Unfortunately, Wuthnow does not ask his interviewees where they get their news and information about what is going on the larger world. Many of the adverse effects (loss of jobs, concentration of industries) experienced by these folks are as much the result of actions by global elites and the corporatocracy as they are specifically from actions of “government.” On some level, the people seem to sense this, but the finger tends to either point at a distant and aloof “Washington” or locally at immigrant scapegoats. Most of the grievance could be reduced to a simplistic “big government is bad” explanation, because it takes power away from the community. But the economic power was already being sucked away, and while “Washington” may have overseen this, it was mainly being driven by the oligarchs who run things (and who we don’t vote for).
Wuthnow also doesn’t have any prescription for finding common ground with these folks. It is admirable that, as a “liberal” academic type (who many of these folks do not trust in the abstract), he was able to earn their trust and hear their stories.
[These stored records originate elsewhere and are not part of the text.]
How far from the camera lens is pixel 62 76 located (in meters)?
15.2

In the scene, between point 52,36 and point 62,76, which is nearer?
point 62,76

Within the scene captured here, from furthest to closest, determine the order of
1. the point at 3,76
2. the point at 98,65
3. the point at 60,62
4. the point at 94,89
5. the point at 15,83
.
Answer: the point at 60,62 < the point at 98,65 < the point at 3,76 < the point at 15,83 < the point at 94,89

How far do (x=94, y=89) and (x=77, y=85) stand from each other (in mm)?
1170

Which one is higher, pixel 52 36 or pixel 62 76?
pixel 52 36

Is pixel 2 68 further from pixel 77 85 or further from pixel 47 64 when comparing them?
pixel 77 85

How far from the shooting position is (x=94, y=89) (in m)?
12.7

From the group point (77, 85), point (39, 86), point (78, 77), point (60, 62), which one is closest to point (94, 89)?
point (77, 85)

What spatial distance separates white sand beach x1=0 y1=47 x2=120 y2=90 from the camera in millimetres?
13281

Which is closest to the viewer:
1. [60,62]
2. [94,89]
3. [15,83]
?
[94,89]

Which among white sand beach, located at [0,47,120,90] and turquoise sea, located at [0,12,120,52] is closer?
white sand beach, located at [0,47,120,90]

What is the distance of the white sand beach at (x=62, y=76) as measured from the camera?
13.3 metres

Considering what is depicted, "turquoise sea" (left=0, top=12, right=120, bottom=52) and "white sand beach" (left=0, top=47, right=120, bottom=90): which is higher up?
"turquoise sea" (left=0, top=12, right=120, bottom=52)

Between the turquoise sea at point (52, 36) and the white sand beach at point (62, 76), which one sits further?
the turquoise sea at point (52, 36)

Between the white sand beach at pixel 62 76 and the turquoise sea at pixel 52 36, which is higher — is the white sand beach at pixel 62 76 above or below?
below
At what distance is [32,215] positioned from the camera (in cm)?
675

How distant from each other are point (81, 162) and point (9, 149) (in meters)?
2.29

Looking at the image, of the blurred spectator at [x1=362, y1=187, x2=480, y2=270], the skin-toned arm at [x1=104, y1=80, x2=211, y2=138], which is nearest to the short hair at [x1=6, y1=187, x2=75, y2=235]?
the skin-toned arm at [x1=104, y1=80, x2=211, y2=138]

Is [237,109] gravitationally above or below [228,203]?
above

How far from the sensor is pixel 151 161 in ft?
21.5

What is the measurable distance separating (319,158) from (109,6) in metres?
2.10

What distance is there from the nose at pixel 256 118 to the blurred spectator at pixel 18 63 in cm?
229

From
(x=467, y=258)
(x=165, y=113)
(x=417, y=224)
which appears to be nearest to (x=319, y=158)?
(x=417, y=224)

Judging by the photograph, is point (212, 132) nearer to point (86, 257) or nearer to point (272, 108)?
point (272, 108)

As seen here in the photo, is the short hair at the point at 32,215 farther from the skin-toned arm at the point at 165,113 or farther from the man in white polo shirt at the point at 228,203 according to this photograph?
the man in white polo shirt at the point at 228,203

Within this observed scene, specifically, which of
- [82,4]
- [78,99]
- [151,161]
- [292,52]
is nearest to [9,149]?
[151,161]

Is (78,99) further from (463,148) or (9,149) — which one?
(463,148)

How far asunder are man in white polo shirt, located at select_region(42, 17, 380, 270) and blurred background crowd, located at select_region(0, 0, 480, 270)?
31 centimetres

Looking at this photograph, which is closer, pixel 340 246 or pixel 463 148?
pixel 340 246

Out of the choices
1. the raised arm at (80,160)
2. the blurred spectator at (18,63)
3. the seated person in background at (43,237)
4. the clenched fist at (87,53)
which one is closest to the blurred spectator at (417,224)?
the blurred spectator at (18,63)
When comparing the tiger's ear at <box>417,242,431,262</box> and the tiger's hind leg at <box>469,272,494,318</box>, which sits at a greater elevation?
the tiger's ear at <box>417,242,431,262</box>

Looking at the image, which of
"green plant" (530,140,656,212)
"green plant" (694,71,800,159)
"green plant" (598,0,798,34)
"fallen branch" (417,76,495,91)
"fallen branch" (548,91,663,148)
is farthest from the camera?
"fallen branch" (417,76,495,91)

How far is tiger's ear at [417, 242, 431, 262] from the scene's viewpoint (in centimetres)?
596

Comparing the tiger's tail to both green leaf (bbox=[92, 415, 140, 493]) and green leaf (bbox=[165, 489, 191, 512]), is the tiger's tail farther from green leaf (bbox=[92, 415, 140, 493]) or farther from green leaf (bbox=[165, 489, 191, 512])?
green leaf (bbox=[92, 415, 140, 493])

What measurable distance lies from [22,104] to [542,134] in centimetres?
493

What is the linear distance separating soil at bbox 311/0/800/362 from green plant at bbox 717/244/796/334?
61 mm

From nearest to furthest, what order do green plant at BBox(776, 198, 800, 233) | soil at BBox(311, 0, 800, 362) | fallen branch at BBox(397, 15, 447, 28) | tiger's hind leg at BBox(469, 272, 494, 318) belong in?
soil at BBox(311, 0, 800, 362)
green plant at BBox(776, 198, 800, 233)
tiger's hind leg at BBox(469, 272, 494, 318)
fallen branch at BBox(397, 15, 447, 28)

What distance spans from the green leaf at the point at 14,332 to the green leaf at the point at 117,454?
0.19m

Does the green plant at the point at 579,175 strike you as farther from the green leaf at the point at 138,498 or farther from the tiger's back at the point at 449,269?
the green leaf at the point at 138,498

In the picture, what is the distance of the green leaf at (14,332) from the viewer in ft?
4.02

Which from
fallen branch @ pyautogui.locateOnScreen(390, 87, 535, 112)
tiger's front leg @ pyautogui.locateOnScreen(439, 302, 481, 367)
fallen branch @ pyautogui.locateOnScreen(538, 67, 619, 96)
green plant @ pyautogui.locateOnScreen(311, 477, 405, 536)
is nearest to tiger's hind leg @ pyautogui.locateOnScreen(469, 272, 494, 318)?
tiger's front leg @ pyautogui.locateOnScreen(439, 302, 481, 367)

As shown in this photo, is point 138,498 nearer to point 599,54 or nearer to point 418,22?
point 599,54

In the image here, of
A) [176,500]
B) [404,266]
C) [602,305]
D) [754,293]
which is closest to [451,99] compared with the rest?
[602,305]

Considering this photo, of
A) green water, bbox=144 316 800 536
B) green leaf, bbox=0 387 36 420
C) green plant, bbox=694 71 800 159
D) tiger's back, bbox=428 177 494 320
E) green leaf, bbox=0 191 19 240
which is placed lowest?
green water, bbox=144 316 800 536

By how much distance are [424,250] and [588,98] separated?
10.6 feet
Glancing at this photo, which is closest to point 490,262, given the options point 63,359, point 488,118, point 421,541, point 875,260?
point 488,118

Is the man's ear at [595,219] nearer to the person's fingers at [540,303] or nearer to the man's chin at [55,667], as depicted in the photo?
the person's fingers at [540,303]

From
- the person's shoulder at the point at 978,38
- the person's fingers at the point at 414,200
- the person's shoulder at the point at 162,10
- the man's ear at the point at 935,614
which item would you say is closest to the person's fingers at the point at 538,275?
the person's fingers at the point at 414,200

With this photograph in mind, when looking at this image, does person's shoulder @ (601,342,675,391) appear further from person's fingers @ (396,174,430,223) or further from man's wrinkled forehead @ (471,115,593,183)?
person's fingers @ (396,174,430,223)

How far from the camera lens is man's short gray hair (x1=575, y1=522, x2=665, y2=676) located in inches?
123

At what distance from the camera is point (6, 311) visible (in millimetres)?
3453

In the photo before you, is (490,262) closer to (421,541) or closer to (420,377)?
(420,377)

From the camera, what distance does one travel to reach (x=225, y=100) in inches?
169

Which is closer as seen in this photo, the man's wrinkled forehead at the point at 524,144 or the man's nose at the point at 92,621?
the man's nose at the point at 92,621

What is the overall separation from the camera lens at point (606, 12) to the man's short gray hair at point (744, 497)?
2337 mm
Listening is probably a good place to start, but it seems like one side is always the one to be doing the reaching out. Liberal academic sociologists like Wuthnow and Arlie Hochschild (Strangers in Their Own Land: Anger and Mourning on the American Right) venture into territories where they are likely to be unwelcome, as they attempt to understand and identify points of sympathy. Yet, there doesn’t seem to be a corresponding effort on the part of the townsfolk to understand the “strangers” and immigrants in their own midst, or even why these “outsiders” have chosen to live there. Moreover, what will help these people see that the destruction of their communities is being driven by forces even larger (and less visible) than the government in Washington?
If there is one grievance that might be the basis of common understanding, it is the sense that the “powers that be” do not know what your life is about and moreover, do not care about it. Frankly, this is a fairly universal grievance that is also shared by many people in urban areas as well. This segues into the experience of inferiorization. The power elites and technocratic experts think they know what is best for us—without making an effort to hear from us. This is not something that is unique to folks living in small towns, but to anyone who occupies a position lower in the socio-economic hierarchy. The complaint that “they” think they’re better than “us” goes both ways.